§ **Set task 1**: Translate this sentence from the LEADS cluster page into Spanish: "Makefile is the entry point for this project."
§ **Set task 2**: Rewrite the LEADS cluster page between "LEADS cluster" and "LEADS project (http://www.leads-project.eu).", inclusive, substituting "Archived" for "Deprecated".

§ **Document passage**:
————————
LEADS cluster

The leads-cluster project is Deprecated

You will find the current implementation in the leads_query-engine repository: https://github.com/leads-project/leads_query-engine.


The project goal is to provide an easy way to setup a cluster for FP7 EU LEADS project (http://www.leads-project.eu).

This project is based on: https://github.com/otrack/Leads-deployment.git. A project created and maintained by Pierre Sutra.

Main git repo is https://github.com/leads-project/leads-cluster.git.


Structure: The name of a scenario and the corresponding version of the leads-cluster:

  • leads-cluster setup (1.0.0)

    N-node cluster in one Cloud&Heat cloud

      ----        ----
     | L1 |  <-> | L2 |
      ----        ----
    |    deployment    |
    |         A        |
  • Hadoop (1.1.0)

    Install Hadoop

  • Nutch (1.2.0)

    Install Nutch

  • Infinispan setup (2.0.0)

    Cross deployment (microclouds) deployment

      ----        ----                  ----        ----
     | L1 |  <-> | L2 |    <-------->  | L3 |  <-> | L4 |
      ----        ----                  ----        ----
     ------------------                ------------------
    |    deployment    |              |    deployment    |
    |         A        |              |         B        |
     ------------------                ------------------
  • Move to coreos + docker (3.0.0)

How to use it

Makefile is the entry point for this project.


[ Create VMs, tagged ] -> [ Create Security Group if missing ] ->  [start machines]

  -> [install LEADS from container] -> [configure] -> [start services]


Please use virutalenv and virtualenvwrapper to manage your python libraries.

  1. Init the virutalenv
make init_virtualenv
workon leads-cluster

You need to enable virtualenv to run all tasks described below.

  1. Create cluster

This task will create nodes only if nodes do not exist. It is idempotent.

# you need to load your openrc
source openrc

# specify number of nodes:

# you need to specify ssh-pair that you want to use
# to setup LEADS nodes through ssh
export LEADS_CLUSTER_PRIMARY_SSH_KEY=ssh-pair-name

# list of secondary ssh-key that are injected to the node
# thought clout-init script
export LEADS_CLUSTER_ADD_SSH_KEYS="ssh-rsa AAA...,ssh-rsa AAA..."
make cluster_create

Optional options through environment variables:

  • LEADS_CLUSTER_NAME, default value: leads_m24_cluster

This task also generates the following files:

  • cluster_hosts - host names of nodes in the cluster

  • cluster_private_ips - private ips of nodes in the cluster

  • cluster_ssh_config - ssh config, so you can easily to connect to them with ssh:

    ssh leads_m24_cluster_node_0 -F cluster_ssh_config
  1. Install infinispan

This script requires cluster_hosts, cluster_private_ips, and cluster_ssh_config. So, you need to run the previous step.
————————
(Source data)

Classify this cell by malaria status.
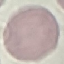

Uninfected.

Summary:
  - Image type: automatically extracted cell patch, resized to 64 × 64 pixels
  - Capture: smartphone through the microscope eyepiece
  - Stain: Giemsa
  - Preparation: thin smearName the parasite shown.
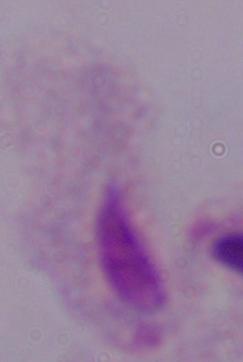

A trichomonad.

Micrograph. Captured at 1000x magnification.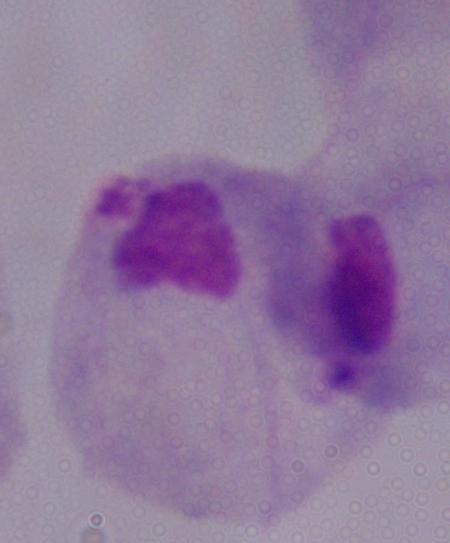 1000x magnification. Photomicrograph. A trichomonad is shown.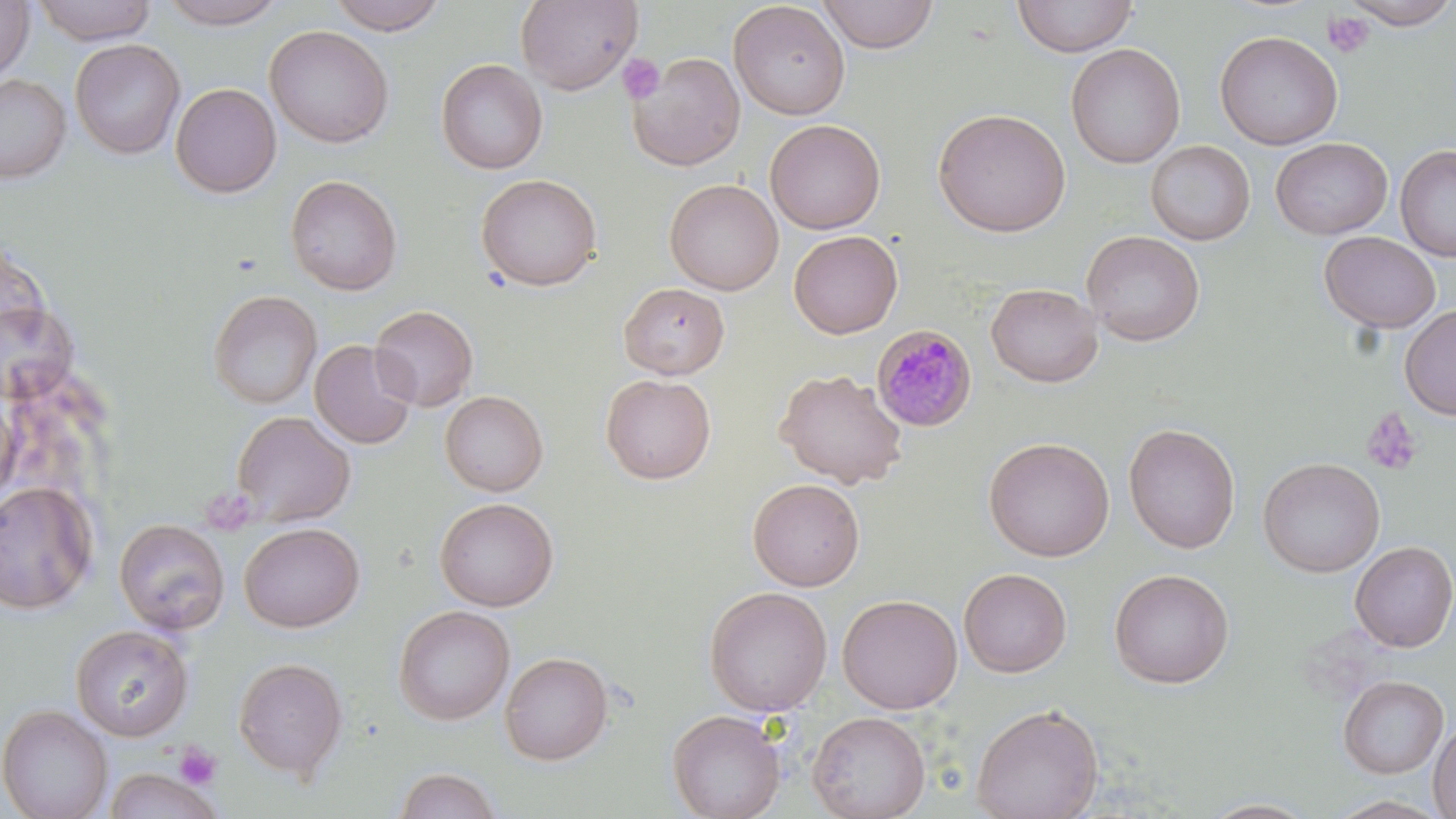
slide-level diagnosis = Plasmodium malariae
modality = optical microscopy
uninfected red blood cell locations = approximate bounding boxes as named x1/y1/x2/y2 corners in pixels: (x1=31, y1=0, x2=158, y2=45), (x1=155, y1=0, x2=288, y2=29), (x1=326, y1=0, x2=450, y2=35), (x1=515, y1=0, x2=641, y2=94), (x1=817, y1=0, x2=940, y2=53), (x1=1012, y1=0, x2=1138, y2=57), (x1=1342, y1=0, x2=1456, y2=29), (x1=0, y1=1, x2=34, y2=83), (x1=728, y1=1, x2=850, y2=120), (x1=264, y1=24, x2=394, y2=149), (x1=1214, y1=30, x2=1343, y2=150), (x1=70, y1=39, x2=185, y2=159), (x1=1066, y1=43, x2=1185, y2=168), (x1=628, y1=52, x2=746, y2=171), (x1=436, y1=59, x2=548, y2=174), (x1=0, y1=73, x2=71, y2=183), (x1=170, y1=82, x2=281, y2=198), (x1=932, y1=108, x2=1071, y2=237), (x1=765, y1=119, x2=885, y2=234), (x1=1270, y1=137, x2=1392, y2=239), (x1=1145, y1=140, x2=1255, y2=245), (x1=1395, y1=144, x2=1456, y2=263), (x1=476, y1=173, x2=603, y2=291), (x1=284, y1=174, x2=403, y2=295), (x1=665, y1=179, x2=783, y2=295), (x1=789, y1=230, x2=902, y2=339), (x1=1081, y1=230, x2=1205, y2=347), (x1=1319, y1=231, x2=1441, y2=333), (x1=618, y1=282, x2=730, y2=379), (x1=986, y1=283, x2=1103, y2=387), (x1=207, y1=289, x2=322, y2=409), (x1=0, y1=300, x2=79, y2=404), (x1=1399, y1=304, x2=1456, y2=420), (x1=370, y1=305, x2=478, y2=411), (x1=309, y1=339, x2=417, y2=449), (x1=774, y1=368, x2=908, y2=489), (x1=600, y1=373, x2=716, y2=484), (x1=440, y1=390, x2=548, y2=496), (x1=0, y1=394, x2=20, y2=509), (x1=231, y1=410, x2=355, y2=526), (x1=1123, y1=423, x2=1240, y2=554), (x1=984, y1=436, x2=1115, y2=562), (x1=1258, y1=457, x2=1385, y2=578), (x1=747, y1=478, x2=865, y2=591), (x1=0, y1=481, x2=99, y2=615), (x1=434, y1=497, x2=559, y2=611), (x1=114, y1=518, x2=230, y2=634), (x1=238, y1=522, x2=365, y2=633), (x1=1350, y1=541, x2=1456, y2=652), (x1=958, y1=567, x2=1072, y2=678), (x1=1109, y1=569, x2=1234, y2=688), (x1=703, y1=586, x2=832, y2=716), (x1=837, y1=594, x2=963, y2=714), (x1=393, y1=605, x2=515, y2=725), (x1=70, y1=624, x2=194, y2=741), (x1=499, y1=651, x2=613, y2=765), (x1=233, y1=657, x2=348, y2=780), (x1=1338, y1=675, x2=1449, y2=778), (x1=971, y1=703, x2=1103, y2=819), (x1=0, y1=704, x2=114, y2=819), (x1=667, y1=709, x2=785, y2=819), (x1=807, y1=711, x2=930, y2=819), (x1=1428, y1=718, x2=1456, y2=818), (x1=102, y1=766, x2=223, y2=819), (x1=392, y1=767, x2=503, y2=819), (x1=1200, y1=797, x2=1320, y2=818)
————————
§ **Correct result 1**: Makefile es el punto de entrada de este proyecto.

§ **Correct result 2**:
LEADS cluster

The leads-cluster project is Archived

You will find the current implementation in the leads_query-engine repository: https://github.com/leads-project/leads_query-engine.


The project goal is to provide an easy way to setup a cluster for FP7 EU LEADS project (http://www.leads-project.eu).